Thursday, January 19, 2012

The Dark Side of Grief

I'm at a loss for words, there's nothing to say
I sit in silence wondering what led me to this place
How did my heart become so lifeless and cold
Where did the passion go?

When all my efforts seem like chasing wind
I've used up all my strength and there's nothing left to give
I've lost the feeling and I'm numb to the core
I can't fake it anymore.

chorus:
Here I am at the end I'm in need of resurrection
Only You can take this empty shell and raise it from the dead
What I've lost to the world what seems far beyond redemption
You can take the pieces in Your hand and make me whole again, again

You speak and all creation falls to its knees
You raise Your hand and calm the waves of the raging sea
You have a way of turning winter to spring
Make something beautiful out of all this suffering

chorus 2:
Here I am once again I'm in need of resurrection
Only You can take this empty shell and raise it from the dead
What I've lost to the world what seems far beyond redemption
You can take the pieces in Your hand and make me whole again, again

You have a way of turning winter to spring
Make something beautiful out of all this suffering

chorus


The last couple days have been the hardest. It is very hard when you are around those who have different grieving styles than you. It's hard to understand what they are thinking and feeling. My husband grieves so differently from me. He is able to flip a switch and just shut it all off. I choose to submerge myself into grief's pit of hell. I live there until I am ready to start healing. With him, he refused to talk about what happened. lt took 8 years before he would talk about our oldest angels. We had a major breakthrough/breakdown last year. He let it all out. It was difficult. It was messy. It was faith challenging. It was also beautiful.
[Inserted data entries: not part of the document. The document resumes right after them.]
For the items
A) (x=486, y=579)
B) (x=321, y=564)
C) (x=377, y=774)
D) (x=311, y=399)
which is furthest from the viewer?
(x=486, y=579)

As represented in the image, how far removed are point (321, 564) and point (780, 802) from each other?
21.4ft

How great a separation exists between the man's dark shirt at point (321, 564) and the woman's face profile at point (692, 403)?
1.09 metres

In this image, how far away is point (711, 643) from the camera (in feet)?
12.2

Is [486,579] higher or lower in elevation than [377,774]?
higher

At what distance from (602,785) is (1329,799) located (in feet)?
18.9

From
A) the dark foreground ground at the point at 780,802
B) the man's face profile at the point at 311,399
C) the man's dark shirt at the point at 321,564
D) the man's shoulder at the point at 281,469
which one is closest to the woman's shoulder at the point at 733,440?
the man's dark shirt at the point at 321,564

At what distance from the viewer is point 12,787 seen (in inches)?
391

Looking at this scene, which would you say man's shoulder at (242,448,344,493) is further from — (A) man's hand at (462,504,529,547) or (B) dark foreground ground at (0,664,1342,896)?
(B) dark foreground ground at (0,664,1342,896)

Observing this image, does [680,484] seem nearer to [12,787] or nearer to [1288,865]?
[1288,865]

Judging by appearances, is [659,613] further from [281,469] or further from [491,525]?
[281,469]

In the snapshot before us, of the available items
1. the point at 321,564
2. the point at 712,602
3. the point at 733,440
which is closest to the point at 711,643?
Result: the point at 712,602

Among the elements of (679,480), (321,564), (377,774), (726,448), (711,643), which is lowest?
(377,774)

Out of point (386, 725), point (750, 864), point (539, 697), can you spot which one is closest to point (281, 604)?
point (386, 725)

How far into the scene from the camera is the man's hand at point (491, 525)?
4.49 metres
Everyone grieves differently. I have said it time and time again. I stand by that. Everyone should also be able to grieve the way they see fit. I stand by that. As a wife who is more outwardly emotional, it was hard to watch my husband do this. I felt like he was just trying to avoid our children. In my eyes he was trying to avoid Jeremiah's existence. I think that was killing me more than what I was going through.

The past couple days have led me down to a very dark place. I have said and thought things about my husband that were completely awful. I am not a perfect wife and will never claim to be. I have said unkind things to my husband before...the darkest part of this was this time I actually meant what I was saying. Tuesday I had suggestions that I go to the gym to get out of the house. Everyone thought the time away would help me feel better. It sounded like a good idea until I got there and got on the treadmill. The longer I walked and had time with my feelings the madder I got with those around me.

I found the above song yesterday. I love the ballad version of this song. It's slow and seems to come from the heart of one who has experienced a great grief. It completely describes how I feel today. "I'm at a loss for words there's nothing to say." The chorus to this song has been my prayer lately. Only God can fill the emptiness I feel. God will make something beautiful out of my suffering. God will heal the hurt and anger I feel inside.

I will take responsibility for how I feel. Some people are just cold and heartless, thiough. I have discovered that once again through this process. I have to get to the place where I can let go. I'm not there yet. I will get there, but I haven't made it there yet. "I know I should be walking on the water, showing no fear and moving in faith but I can barely keep my head above the waves that threaten me with death."

Today seems like a better day. John gave me a precious gift this morning that I will cherish for all of my days. Grief is a process. Most people think you go through each stage and are done with it. I'm here to tell you that you cycle through the stages only to do it all again. Some days will be filled with nothing but tears....others with nothing but anger...some with only bittersweet happiness. Then there are those days where you will go through the entire grief process at least once all in one day. There is no set way to do this. You just take each moment as it comes because a whole day is too much to think about right now.